The Former Nate-juku Honjin (旧名手宿本陣, Kyū-Nate-juku honjin) is a surviving Edo Period honjin complex located in the city of Kinokawa, Wakayama Prefecture in the Kansai region of Japan. Three of the buildings of the complex (the main building and two warehouses) have been designated National Important Cultural Properties and the entire complex was designated a National Historic Site in 1970.

==Overview==
A Honjin (本陣) was an inn for government officials, generally located in post stations on highways in Edo Period Japan. Many of the honjin were actually personal residences of village and town leaders. As such, they received official designations from the government and expanded their residences to include walls, gates and other features. Because of their cooperation, the owners of the honjin also gained various special rights. General travelers, regardless of status or money, were not able to stay at honjin, which were reserved typically for daimyō on sankin kōtai to-and-from the Shogun's court in Edo, and hatamoto on official business. In the case of the Nate-juku Honjin, this was a structure located on the Yamato Kaidō, a secondary highway which connected Kii Province with Yamato Province and Kyoto. The route was used by the daimyō of Kishū Domain. The Imose family of local samurai were appointed headmen and magistrates over the post station in 1630 and constructed the honjin. The building was also the home of the wife of the doctor Hanaoka Seishū, whose biography was popularized in a novel (The Doctor's Wife) by Sawako Ariyoshi in 1966.

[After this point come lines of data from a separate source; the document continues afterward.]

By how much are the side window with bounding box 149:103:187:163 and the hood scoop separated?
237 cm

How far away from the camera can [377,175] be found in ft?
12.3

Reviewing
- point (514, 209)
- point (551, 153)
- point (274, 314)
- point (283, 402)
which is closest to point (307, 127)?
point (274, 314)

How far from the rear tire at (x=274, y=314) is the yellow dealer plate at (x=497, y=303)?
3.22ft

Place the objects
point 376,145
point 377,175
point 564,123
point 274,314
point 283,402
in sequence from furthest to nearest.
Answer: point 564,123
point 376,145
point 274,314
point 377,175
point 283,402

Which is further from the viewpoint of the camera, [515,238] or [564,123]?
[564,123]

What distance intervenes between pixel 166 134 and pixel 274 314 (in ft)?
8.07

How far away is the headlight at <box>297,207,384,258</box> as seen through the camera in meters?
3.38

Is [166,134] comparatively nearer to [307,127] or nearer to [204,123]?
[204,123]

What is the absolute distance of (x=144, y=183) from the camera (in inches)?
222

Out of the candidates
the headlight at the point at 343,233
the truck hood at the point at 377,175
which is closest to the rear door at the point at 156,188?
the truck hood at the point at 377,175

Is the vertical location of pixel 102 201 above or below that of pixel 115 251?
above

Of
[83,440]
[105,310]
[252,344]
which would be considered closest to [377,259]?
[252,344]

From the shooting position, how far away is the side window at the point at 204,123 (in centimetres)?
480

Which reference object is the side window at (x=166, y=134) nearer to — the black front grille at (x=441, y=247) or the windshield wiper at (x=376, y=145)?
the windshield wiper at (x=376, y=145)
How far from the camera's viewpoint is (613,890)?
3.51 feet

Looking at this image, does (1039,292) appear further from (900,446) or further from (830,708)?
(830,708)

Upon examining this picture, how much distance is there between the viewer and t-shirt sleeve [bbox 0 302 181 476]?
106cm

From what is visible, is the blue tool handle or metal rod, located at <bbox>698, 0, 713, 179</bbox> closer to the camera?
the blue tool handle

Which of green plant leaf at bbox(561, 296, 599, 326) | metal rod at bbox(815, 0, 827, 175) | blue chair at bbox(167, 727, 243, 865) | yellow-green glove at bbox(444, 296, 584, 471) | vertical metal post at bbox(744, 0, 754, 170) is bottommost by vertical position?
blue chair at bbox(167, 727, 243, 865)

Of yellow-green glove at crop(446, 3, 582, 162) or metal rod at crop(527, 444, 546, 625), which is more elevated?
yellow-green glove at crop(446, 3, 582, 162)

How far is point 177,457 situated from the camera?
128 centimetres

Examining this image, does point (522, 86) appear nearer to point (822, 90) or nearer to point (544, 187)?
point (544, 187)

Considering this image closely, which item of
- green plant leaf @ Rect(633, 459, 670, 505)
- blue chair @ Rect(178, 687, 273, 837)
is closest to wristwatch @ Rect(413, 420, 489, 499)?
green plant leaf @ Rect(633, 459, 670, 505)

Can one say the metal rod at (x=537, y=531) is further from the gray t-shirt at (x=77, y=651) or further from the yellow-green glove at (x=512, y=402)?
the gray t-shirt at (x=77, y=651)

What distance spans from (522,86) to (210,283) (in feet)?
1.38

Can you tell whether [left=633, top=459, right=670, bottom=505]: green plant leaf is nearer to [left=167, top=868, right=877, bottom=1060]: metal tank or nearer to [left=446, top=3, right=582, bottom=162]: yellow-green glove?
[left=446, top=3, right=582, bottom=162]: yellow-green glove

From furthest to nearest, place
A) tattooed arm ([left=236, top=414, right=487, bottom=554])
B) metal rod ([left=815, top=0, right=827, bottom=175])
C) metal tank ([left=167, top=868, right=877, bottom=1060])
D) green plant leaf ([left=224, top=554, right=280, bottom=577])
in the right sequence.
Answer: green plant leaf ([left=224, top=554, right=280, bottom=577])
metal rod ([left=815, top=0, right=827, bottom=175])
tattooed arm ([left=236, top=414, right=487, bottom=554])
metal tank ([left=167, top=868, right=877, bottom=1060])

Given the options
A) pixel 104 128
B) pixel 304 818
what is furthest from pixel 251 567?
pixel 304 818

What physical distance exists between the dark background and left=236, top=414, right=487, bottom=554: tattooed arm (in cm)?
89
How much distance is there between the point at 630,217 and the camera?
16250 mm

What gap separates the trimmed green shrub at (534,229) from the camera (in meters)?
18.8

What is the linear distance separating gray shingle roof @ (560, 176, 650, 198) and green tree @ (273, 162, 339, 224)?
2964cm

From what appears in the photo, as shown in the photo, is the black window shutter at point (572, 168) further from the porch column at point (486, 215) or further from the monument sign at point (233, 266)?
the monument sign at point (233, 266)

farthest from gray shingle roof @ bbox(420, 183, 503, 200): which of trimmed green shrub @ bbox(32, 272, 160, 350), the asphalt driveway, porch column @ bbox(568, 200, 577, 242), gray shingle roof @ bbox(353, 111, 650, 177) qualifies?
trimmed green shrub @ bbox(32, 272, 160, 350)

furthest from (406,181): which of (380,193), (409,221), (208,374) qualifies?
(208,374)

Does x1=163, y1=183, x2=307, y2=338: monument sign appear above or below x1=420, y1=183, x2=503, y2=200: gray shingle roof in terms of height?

The original structure burned down and was rebuilt in 1714 and consisted of a walled complex, 40 meters east-to-west by 80 meters north-to-south. The complex contained a large gate, main building and two kura storehouses, and two government offices separated from the residential section by a wall. The warehouses had tags with the dates of the Kan'ei era (1624–1644) and are thus believed to be survivors of the 1714 fire.

The honjin is about a five-minute walk from Nate Station on the JR West Wakayama Line and is open to the public as a museum.